Somerset, UK - As the new Religious Education syllabus is launched for schools in Somerset, there are fears the subject at GCSE level could be undermined by the new English Baccalaureate.
It is because RE has not been included in the list of humanities subjects in the new qualification.
Headteacher Mike Featherstone, at Buckler's Mead Community School in Yeovil, said: "This is something schools are grappling with at the moment."
His fears over its future when it comes to funding and value as a subject worth studying have been shared by education experts in the county.
'Learn to respect'
There are 30 secondary schools in Somerset and only three do not offer it as a short course GCSE, while nine do not offer it as a full GCSE course.
All schools, though, do have a statutory requirement to teach RE even though it is not part of the national curriculum.
Despite the government's decision to exclude it from the list of humanities subjects in the English Baccalaureate, some in the county believe it is worthwhile.
This is due to the level of interest among pupils who see it as a way of teaching them about the wider world.
One of those schools is Buckler's Mead Community School in Yeovil.
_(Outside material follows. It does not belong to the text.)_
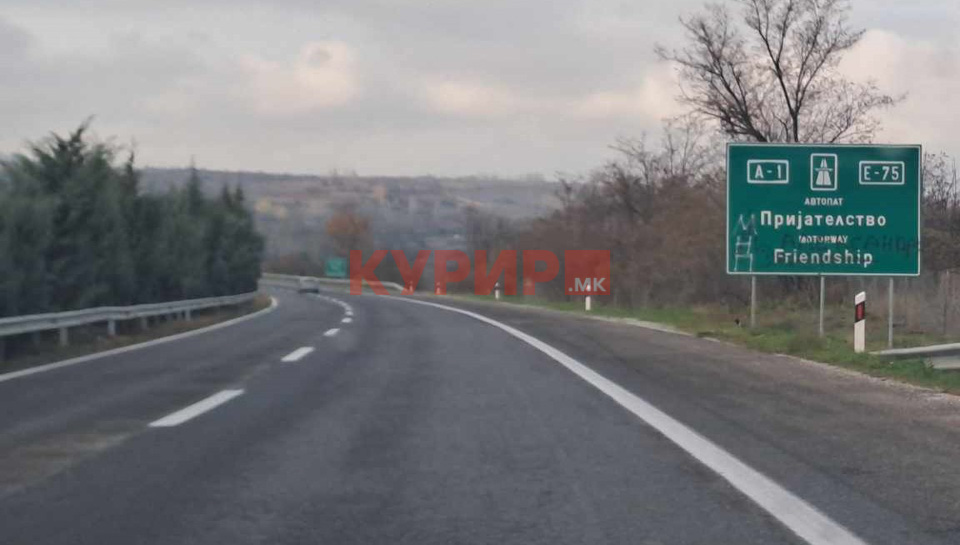 Идната влада на ВМРО-ДПМНЕ ќе воведе издавање на градежни дозволи без човечко влијание за корупција и ќе ја поврзе Македонија со нови автопати и експресни патишта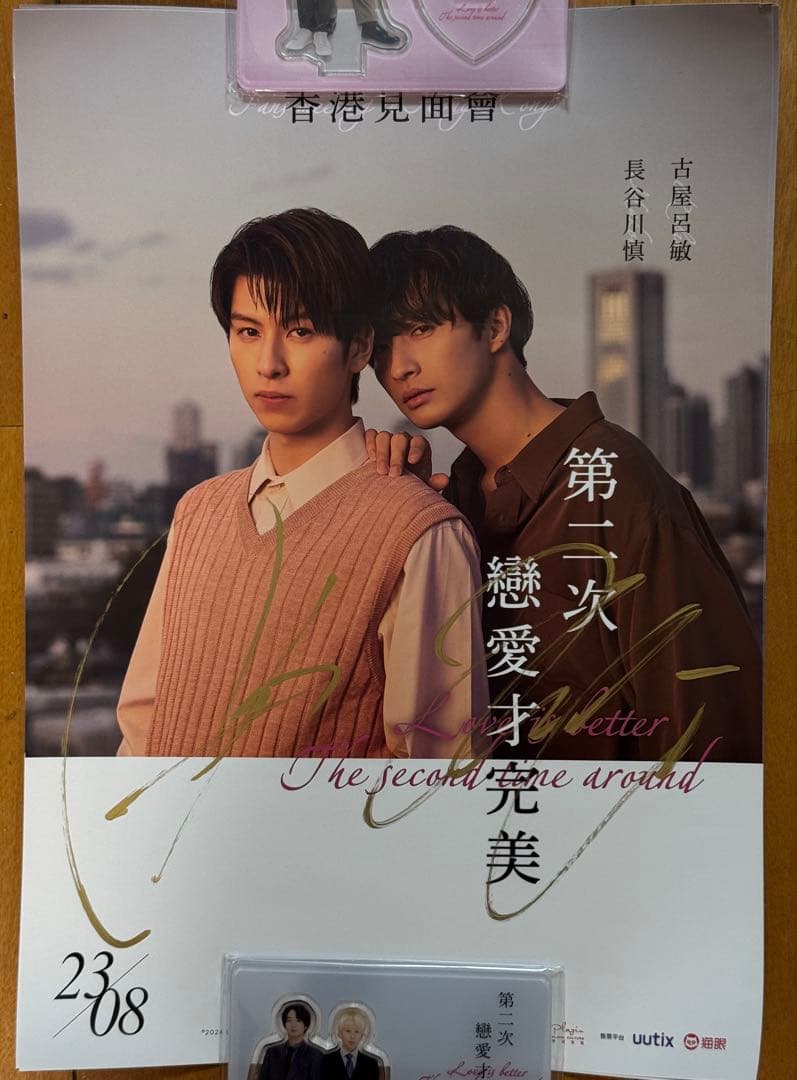 恋をするなら二度目が上等 長谷川慎 古屋呂敏 特典カード ポスターサイン入り②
"It's important because then you can learn to respect other people and what they believe," said Lily, a 13-year-old pupil at the school.
For the past three years all of its pupils have taken a short course in the subject, achieving a pass rate of 32% A*-C in 2007 to 59% A*-C in 2010.
"It gives schools a really difficult choice - if you are going to make the baccalaureate open to children then you have to have children doing a modern language," said Mr Featherstone.
"When children do a modern language you have to increase staffing in those areas but with budgets declining, it is difficult."
Despite these pressures, the headteacher said he hoped to introduce a full course GCSE in the subject in the future.
'Devalues the status'
Jon Mayled is an education consultant and former chief examiner in RE based in Chard, Somerset.
"I think there are a number of concerns, RE is a compulsory subject in schools. Students have to study it from the time they are five.
"To include History and Geography but to exclude RE from the baccalaureate inevitably devalues the status of the subject both in the eyes of pupils and, I suspect, in the eyes of senior management."
As RE teachers await the government's response to the recent debate, one school in Somerset has addressed interest in the subject by offering it as a short course GCSE outside of school hours.
Alison Jacobson, an RE teacher at King Alfred's School in Highbridge, said: "I've got 27 students who come after school once a week for an hour.
"They also do extra things. They were at Burnham Philosophy Group last week and held their own in debates with the adults, some of whom were five or six times their age."
The new syllabus for RE will begin in Somerset in the next academic year which is the first complete overhaul in 10 years.
Faiths and beliefs will be extended to included non-religious beliefs such as humanism, and they will be put into a local context by using well-known figures and landmarks in Somerset's landscape and history to make it more tangible for students.